SUPR
Towards Poisoning Attacks on Distributed Federated Learning
Dnr:

NAISS 2025/22-278

Type:

NAISS Small Compute

Principal Investigator:

Jingjing Zheng

Affiliation:

Chalmers tekniska högskola

Start Date:

2025-03-06

End Date:

2026-04-01

Primary Classification:

10211: Security, Privacy and Cryptography

Webpage:

Allocation

Abstract

Federated Learning (FL) has emerged as a decentralized machine learning paradigm that enables multiple clients to collaboratively train a global model without sharing their private data.
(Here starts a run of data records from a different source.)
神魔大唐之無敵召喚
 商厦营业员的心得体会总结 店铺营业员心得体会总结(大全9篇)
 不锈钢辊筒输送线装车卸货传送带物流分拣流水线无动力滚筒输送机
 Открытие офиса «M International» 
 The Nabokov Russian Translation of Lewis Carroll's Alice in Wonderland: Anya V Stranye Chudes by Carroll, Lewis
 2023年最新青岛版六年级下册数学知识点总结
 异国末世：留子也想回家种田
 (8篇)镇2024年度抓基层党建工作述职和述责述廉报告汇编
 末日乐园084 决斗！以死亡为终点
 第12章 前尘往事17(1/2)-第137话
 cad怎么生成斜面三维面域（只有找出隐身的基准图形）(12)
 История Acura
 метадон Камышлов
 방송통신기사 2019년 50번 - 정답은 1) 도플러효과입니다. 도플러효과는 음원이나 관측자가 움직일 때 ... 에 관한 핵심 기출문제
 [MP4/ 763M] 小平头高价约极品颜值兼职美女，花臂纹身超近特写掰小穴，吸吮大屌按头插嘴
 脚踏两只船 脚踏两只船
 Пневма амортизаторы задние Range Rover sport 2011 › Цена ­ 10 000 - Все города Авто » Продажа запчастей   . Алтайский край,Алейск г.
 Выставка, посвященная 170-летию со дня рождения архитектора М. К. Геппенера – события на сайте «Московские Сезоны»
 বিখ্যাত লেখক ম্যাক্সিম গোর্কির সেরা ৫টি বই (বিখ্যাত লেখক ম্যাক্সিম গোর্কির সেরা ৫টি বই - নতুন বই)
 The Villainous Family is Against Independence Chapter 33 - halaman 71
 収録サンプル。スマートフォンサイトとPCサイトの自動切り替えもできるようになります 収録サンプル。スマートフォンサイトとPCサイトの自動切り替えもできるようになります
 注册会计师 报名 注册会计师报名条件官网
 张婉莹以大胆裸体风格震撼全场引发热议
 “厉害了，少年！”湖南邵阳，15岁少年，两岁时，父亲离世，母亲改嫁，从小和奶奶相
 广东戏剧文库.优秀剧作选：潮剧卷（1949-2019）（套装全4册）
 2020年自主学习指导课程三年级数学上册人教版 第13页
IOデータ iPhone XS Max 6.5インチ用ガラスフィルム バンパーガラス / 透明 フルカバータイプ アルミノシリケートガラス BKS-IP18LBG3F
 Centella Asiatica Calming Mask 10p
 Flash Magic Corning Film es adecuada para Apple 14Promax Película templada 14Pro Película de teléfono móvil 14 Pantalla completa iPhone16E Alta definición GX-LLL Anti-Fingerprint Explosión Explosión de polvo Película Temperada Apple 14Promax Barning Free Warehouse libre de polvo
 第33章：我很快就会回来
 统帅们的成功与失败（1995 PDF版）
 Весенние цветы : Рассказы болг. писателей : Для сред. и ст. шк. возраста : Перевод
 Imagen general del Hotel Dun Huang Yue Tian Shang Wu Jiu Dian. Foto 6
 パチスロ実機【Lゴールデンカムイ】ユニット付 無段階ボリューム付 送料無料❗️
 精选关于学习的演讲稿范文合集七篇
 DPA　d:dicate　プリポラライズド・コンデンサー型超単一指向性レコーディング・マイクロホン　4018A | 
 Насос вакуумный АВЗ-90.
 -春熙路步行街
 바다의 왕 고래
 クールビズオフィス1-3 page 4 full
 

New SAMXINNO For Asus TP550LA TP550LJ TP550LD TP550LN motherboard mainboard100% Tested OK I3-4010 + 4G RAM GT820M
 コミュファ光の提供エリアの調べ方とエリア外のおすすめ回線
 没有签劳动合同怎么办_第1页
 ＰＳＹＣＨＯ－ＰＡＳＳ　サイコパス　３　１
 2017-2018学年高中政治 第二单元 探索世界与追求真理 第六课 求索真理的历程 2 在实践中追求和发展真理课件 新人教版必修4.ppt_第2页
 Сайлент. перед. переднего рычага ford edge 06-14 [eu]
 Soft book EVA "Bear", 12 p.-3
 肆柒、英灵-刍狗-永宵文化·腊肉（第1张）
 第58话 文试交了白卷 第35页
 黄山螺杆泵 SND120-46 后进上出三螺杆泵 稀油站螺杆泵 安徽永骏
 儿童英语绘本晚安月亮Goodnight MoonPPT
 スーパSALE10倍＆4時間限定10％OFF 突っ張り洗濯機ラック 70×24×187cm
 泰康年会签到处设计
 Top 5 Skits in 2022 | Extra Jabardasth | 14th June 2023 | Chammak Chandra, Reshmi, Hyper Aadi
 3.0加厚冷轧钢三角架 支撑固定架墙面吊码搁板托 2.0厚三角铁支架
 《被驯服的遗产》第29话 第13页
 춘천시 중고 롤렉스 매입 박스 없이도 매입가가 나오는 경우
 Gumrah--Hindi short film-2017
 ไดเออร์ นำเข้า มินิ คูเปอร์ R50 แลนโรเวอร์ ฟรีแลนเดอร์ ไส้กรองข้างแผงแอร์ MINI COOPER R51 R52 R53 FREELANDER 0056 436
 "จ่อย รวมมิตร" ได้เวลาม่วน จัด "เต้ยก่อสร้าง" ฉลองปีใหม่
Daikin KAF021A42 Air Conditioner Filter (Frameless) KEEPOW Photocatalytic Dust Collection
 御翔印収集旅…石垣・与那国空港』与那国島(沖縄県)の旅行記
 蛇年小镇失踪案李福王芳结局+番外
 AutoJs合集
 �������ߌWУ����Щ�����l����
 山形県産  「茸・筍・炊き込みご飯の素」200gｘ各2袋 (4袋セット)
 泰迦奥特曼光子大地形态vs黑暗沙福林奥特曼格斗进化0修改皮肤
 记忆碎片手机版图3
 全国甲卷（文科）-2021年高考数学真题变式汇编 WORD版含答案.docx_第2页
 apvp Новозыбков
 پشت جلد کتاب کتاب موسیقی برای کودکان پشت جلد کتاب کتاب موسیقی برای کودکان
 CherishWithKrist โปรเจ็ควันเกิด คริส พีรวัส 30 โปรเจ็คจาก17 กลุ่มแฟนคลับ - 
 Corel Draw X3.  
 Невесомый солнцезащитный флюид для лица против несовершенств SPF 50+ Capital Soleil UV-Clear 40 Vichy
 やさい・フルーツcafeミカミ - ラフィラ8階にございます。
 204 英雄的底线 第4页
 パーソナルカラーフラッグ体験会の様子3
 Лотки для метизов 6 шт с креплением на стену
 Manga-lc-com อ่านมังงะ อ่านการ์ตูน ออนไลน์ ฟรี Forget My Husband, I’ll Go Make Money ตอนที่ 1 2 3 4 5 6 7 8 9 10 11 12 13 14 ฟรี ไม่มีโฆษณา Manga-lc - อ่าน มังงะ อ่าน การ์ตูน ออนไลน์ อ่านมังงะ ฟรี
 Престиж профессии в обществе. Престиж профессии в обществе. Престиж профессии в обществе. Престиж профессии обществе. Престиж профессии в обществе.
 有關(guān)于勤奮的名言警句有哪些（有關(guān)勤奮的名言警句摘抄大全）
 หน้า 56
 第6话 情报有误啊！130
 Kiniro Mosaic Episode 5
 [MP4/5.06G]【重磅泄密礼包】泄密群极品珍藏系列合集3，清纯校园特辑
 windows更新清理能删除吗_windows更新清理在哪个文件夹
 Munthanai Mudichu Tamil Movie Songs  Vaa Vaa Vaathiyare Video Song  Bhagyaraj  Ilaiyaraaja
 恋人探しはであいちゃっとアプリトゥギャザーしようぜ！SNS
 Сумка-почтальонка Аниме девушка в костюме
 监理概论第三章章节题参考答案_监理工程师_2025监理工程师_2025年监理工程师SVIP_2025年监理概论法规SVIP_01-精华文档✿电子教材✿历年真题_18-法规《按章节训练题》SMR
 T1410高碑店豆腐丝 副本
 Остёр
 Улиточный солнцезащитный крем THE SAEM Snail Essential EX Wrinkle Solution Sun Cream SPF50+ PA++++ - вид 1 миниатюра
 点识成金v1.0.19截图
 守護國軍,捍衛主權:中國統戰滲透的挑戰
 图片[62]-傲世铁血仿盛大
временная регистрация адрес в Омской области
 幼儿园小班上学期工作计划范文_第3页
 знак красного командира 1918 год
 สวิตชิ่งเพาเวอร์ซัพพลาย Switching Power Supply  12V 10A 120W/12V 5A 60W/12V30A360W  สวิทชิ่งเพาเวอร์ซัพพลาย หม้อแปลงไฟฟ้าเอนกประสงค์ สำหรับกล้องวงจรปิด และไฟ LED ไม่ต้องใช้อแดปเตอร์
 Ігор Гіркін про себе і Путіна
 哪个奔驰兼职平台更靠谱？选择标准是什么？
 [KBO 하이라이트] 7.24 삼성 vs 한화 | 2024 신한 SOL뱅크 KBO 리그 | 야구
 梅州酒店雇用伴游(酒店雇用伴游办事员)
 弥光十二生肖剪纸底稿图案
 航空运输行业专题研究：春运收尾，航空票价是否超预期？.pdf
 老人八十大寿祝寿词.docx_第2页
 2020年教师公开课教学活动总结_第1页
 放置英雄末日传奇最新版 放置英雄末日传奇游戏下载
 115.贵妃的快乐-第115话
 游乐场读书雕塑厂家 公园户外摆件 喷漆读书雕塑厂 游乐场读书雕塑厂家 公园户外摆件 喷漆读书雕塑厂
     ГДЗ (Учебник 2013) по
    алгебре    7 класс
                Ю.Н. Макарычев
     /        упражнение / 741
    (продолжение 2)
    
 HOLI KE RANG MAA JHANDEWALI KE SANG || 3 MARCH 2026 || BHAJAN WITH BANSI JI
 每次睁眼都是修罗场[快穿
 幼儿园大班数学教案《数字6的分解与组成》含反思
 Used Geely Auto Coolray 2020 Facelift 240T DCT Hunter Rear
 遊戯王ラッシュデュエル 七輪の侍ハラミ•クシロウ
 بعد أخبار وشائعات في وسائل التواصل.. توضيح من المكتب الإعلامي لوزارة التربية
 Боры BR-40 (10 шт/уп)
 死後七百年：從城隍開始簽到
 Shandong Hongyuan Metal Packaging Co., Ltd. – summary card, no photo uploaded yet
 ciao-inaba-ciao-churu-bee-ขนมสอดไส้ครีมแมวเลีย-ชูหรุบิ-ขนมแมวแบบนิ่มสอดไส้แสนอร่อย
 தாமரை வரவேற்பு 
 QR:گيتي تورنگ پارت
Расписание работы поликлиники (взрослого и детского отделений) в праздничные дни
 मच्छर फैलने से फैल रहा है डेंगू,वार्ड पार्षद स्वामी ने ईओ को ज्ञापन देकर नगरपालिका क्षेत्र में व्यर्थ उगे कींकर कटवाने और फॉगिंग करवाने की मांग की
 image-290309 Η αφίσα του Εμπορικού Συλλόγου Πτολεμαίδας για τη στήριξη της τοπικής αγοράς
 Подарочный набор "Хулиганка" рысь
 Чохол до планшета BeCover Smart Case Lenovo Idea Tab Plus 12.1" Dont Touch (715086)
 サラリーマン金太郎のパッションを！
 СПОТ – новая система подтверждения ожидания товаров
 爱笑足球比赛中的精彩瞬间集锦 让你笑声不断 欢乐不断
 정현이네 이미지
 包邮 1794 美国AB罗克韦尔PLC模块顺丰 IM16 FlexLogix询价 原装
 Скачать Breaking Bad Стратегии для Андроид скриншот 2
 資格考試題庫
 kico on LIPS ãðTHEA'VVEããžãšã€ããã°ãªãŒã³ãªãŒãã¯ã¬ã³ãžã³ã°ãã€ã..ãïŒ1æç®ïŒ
However, this distributed nature also exposes FL to various security threats, including poisoning attacks. In this work, we aim to explore the vulnerabilities of FL against poisoning attacks, where adversarial clients manipulate local updates to degrade global model performance or introduce hidden backdoors. We categorize poisoning attacks into two main types: data poisoning, where adversaries manipulate training data, and model poisoning, where malicious updates are directly injected into the training process. We analyze the impact of these attacks under different aggregation strategies and adversary models, highlighting their effectiveness in compromising model integrity. Finally, we discuss potential defenses and mitigation strategies to enhance the robustness of FL systems. Our findings underscore the urgent need for designing secure and resilient federated learning frameworks to mitigate poisoning threats.